Çok geçmeden Merlin salona geldi ve enerji dolu ve ağırbaşlı bir aura taşıyan Lisa’yı gördü. Sakin bir şekilde seslendi: “Lisa, başının dertte olduğunu duydum?”
Kraliçe, Merlin’in sıradan adresini umursamadı. Merlin’in konumunda salt bir unvanın değeri neydi? Kraliçenin tüm Kutsal Ejderha İmparatorluğunu hızla sakinleştirmesine yardım edebildi.
“Leon, tam zamanında geldin. Seni aramak için birkaç kez şatona gittim ama hizmetçin tarafından durduruldum, tecrit altında olduğunu ve kimsenin seni rahatsız etmesine izin verilmediğini söyledi. ”
“Yeteneğin sayesinde. Tecritten çıktıktan hemen sonra başının belaya girdiğini duydum.”
Lisa kaşlarını çattı ve içini çekti. “Bazı sorunlarla karşılaştığım doğru. Bunlar nesilden nesile aktarılan sorunlar. Gölge Kral, Hayalet Kral ve Kurtarıcı tamamen birleşti. Benimle ölümüne dövüşmek istiyorlar ama ben bunu yapmaya meyilli değilim. aynısını yapın. Korkarım onlarla savaşırsak yeniliriz.”
Kraliçe, ölümüne savaşma kararlılığına sahip olmadığını çok iyi biliyordu. Gerçek bir savaş başladığında muhtemelen yenilecekti. Bu yüzden sıkıntı içindeydi.

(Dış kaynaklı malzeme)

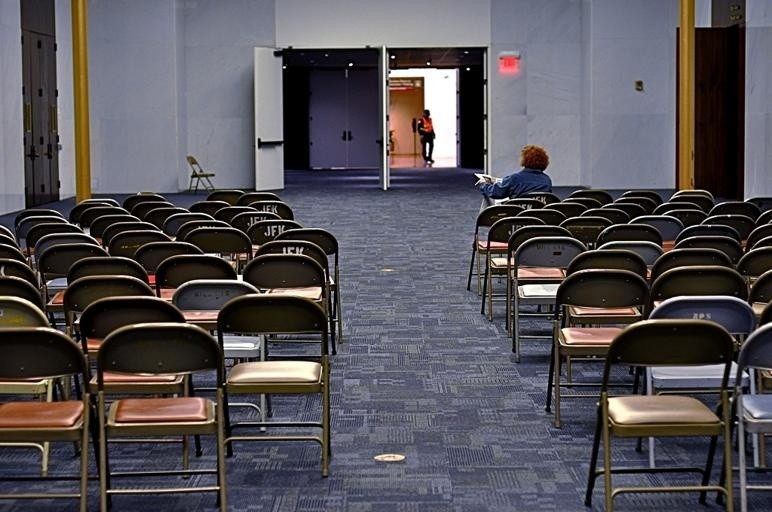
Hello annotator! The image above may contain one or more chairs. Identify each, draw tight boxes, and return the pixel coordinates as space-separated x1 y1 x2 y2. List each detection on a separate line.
97 321 229 510
1 326 91 510
186 156 215 193
583 320 736 511
216 294 332 476
701 326 771 511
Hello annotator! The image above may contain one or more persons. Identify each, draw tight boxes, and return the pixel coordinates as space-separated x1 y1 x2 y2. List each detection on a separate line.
417 110 435 163
479 144 552 200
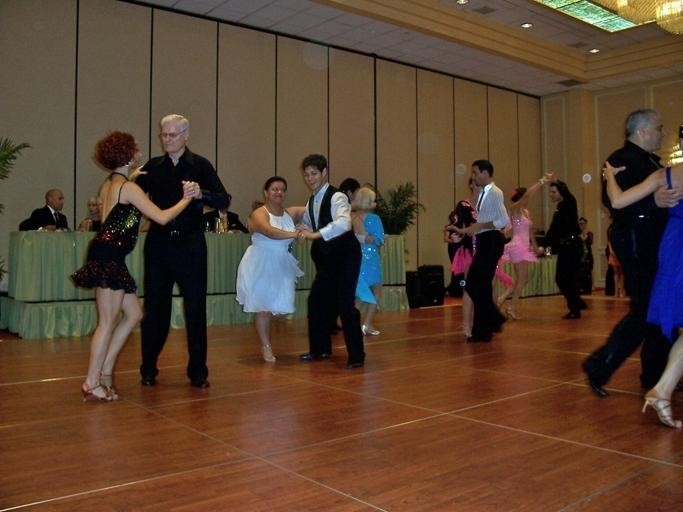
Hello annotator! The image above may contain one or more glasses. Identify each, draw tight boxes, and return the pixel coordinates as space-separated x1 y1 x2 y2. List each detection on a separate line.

Merlin gülümsedi ve sakin bir şekilde şöyle dedi: “Geçen sefer Gölge Kral’ın kaçmasına izin verdim. Neden bu sefer gitmeme izin vermiyorsun? Bunu, hediyenin karşılığı olarak kabul et. Bunu bitirdikten sonra, bunu yapacağım. Kutsal Ejderha İmparatorluğu’nu istikrara kavuşturmana yardım edeceğim ama korkarım bundan sonra ayrılacağım.”
“Ah? Gidiyor musun?”
“Evet, Candora Sihirli Aynaya ihtiyacım var. Son adımı atmama yardımcı olabilir!”
Lisa sustu. Elbette Merlin’in son adımla ne demek istediğini biliyordu. Efsanevi kutsal canavarın diyarına ulaşmak tüm nihai yarışmacıların hayaliydi.
Ancak bin yıldır kimse bu adımı atmayı başaramamıştı. Kişi ne kadar muhteşem olursa olsun, hepsi bu son adımın önüne düştü. Artık Merlin kararını verdiğine göre Lisa onu durduramayacağını biliyordu.
“Pekala Leon, Gölge Kral ve diğerlerinden kurtulabildiğin sürece Kutsal Ejderha İmparatorluğu’nda kraliyet ailesiyle rekabet edebilecek hiçbir güç olmayacak.
Merlin “Bir an önce ilerlemek istiyorum.”
“Her şeyi ayarlayacağım!”
Bir anlık üzüntünün ardından Lisa yeniden kurnaz ve yetenekli oldu. Belki de Kutsal Ejderha İmparatorluğunu birleştirmek onun için sadece ilk adımdı ama Merlin artık onun hayalini gerçekleştirmesine yardımcı olmayacaktı. Hayali Dünyayı yeniden kurmanın bir yolunu bulmak için hâlâ son adımı bulması gerekiyordu.
Merlin sarayda kalmadı. Saraydan ayrıldıktan sonra gökyüzüne uçtu ve Gölge Kral ve diğerlerinin olduğu yere uçtu.